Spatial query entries
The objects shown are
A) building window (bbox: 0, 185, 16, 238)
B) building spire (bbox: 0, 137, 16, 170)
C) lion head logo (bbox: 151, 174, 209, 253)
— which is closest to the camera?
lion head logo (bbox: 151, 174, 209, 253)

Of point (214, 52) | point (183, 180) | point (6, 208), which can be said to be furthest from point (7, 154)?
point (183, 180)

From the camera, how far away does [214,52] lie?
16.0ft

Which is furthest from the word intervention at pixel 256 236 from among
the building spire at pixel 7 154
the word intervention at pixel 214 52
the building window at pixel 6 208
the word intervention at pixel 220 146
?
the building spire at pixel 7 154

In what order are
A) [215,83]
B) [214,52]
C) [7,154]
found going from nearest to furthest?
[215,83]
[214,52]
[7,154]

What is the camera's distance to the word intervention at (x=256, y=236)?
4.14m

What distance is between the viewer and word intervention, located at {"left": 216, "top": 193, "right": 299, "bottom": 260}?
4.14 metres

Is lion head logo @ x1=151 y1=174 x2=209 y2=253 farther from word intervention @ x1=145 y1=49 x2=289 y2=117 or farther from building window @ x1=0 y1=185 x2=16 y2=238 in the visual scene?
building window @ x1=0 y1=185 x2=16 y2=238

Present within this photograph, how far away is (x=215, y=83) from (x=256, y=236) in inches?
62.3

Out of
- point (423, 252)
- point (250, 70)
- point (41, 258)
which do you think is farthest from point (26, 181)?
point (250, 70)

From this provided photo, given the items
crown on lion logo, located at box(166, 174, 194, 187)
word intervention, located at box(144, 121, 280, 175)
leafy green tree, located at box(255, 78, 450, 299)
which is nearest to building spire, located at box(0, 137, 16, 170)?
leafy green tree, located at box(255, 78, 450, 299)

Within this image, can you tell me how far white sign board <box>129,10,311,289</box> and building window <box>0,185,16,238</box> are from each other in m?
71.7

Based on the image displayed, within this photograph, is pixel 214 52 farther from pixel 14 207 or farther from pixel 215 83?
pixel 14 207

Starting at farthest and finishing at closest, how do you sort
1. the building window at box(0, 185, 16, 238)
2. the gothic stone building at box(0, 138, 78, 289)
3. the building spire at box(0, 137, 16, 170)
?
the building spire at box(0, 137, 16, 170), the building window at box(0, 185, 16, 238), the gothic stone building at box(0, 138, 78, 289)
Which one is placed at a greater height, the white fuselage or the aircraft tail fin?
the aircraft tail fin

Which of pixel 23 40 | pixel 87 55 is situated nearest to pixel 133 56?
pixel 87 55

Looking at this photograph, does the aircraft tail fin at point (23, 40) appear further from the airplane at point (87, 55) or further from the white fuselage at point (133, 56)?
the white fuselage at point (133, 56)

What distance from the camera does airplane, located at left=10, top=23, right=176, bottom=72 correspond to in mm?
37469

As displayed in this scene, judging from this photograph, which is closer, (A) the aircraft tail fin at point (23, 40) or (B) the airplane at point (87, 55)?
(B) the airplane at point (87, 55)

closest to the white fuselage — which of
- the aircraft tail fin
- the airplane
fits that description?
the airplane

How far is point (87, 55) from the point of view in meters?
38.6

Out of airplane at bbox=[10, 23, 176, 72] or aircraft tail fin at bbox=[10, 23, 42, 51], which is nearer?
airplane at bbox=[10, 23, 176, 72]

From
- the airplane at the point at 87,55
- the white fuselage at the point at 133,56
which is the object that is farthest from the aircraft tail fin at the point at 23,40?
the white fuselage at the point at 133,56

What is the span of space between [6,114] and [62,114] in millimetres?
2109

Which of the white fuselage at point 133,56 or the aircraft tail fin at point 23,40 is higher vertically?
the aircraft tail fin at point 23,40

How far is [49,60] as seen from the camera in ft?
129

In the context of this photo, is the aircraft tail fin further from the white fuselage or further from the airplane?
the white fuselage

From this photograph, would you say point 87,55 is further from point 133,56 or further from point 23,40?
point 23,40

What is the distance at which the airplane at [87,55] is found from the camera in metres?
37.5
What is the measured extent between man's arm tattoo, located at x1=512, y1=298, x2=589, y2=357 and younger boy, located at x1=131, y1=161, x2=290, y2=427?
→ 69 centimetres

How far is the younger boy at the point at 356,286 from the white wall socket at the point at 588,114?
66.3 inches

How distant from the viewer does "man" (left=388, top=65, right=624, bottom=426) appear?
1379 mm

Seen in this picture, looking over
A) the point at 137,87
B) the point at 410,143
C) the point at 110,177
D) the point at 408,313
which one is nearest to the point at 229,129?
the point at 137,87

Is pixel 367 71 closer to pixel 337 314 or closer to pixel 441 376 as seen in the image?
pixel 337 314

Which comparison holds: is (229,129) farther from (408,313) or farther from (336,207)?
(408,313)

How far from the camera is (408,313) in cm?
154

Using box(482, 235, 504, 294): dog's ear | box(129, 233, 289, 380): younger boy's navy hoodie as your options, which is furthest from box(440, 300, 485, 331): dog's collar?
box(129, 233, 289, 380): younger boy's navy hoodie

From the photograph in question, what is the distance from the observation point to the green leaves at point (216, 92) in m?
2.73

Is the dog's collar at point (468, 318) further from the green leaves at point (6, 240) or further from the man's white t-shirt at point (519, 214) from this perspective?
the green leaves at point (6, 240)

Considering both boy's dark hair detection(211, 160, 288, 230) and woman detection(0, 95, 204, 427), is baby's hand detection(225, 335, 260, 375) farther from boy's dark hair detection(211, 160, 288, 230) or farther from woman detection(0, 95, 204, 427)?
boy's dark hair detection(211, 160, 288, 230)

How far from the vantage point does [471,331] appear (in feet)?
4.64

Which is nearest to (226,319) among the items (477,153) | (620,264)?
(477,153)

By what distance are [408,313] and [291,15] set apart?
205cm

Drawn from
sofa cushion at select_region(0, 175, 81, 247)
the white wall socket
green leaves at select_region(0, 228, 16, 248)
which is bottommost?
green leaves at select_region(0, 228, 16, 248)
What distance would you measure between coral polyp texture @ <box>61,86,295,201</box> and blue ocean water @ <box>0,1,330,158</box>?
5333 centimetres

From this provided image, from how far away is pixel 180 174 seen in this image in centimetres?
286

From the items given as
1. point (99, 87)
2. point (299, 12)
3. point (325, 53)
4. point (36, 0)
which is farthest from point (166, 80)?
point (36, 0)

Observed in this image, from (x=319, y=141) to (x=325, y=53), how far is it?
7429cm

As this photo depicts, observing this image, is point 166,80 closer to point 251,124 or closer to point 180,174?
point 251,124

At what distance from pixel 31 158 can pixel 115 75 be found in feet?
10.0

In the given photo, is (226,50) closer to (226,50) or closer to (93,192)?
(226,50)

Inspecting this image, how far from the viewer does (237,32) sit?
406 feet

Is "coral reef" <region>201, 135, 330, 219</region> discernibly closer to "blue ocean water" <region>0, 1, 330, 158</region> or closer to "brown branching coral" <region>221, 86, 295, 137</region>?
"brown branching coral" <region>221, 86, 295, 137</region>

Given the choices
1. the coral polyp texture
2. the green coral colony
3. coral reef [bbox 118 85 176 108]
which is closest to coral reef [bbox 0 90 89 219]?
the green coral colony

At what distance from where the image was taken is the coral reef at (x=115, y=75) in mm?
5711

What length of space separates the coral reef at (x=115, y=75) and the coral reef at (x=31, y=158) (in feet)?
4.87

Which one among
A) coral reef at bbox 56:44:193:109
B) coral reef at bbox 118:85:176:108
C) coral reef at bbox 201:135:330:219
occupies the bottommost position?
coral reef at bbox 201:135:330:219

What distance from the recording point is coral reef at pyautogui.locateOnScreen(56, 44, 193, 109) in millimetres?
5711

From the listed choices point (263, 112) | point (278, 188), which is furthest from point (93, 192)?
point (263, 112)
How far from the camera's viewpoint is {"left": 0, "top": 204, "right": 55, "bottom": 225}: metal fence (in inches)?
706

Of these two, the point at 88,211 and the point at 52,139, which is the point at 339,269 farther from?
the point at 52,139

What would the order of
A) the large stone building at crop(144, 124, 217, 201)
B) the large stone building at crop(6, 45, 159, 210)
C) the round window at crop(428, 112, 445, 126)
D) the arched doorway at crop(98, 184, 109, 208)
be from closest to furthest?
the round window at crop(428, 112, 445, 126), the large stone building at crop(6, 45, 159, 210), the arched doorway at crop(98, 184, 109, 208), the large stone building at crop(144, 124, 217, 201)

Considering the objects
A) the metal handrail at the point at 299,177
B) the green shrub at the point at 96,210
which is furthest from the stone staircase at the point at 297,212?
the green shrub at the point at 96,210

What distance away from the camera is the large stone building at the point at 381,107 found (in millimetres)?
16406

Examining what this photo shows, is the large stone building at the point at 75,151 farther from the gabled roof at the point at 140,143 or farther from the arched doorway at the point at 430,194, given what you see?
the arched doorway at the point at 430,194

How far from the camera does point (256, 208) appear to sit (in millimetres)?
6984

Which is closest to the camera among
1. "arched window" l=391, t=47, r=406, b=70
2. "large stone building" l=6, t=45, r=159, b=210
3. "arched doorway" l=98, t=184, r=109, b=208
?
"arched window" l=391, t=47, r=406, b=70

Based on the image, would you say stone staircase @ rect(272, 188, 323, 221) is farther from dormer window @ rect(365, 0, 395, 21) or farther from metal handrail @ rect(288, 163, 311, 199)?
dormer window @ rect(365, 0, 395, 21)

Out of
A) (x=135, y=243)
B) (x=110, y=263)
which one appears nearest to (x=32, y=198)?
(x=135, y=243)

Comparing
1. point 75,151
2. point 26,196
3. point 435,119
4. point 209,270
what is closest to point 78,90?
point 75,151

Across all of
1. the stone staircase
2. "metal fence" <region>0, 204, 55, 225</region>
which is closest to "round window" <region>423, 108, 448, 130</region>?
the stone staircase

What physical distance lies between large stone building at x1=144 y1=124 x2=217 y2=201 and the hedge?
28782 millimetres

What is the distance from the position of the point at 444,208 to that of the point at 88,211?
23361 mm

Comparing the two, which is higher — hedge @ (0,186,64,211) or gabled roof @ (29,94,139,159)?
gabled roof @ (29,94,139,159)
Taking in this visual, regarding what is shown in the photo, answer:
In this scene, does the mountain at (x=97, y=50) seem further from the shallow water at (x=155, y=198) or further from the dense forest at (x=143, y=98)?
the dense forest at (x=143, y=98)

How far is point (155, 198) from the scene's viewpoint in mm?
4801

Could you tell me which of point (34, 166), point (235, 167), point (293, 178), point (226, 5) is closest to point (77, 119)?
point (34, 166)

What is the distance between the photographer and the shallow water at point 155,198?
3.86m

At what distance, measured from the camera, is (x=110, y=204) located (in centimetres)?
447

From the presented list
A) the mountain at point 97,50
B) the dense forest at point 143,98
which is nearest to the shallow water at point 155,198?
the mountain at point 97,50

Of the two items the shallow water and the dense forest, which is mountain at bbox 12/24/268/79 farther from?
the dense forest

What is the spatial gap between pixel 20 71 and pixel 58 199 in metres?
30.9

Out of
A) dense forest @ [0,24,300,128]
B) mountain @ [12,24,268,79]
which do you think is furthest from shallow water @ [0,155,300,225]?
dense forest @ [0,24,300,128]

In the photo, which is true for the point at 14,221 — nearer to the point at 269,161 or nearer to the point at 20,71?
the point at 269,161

TO DO: Output the lines of the records above, from the line containing "What is the spatial" through the end of the records, inclusive, as a Markdown table with the columns Row and Line. Number each line in Row and omit blank lines.

EXERCISE OUTPUT:
| Row | Line |
|---|---|
| 1 | What is the spatial gap between pixel 20 71 and pixel 58 199 in metres? |
| 2 | 30.9 |
| 3 | Out of |
| 4 | A) dense forest @ [0,24,300,128] |
| 5 | B) mountain @ [12,24,268,79] |
| 6 | which do you think is furthest from shallow water @ [0,155,300,225]? |
| 7 | dense forest @ [0,24,300,128] |
| 8 | In the photo, which is true for the point at 14,221 — nearer to the point at 269,161 or nearer to the point at 20,71? |
| 9 | the point at 269,161 |